Pop music, as it were, is not necessarily “popular” music in the strict sense that it is already in the mainstream of the society in which it is introduced. Nothing about early hip-hop was popular, except inside of a relatively niche group of blacks and often-Jewish beatmakers in New York’s outer boroughs. These songs required cleaning up, into something hypnotic and addictive, to use Rubin’s own terms. There are psychological explanations as to why the pop structure, and more specifically, the pop music of the West in the last several decades, are so infectious. But what is it about these songs that make them so easily co-opted? Earworms have the ability to transmit themselves in memetic fashion across entire swaths of society in a short amount of time, permanently altering the cultural perception of the people exposed to them. I have a fear of going to well-attended public places these days, not out of fear of the Wu Flu or crowds in general, but because I’m scared some nonsense like “The Box [13]” will be playing on loudspeakers.

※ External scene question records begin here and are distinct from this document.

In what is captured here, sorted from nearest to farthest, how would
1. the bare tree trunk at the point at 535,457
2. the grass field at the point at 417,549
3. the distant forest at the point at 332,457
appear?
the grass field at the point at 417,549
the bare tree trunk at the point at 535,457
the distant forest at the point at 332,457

There is the obvious concern of what it means for us, as a people, to be moving and shaking to Jew-produced Negrophile tunes, both in the analytical-cultural sense and in the spiritual, esoteric sense. I resent the notion that white energies and white mass-gathering consciousnesses are being sacrificed on the altar of hip-hop. But it was our own musical forms that were turned against us in order to make city center hip-hop clubs reality. Nobody is popping bottles to Public Enemy. Alas, Rubin had to look to the Beatles in order to convince white people to start swallowing this bitter pill.

If we want an explanation as to how this degeneracy took hold of our ears so quickly and so ruthlessly, we may need to spend some time looking in the mirror.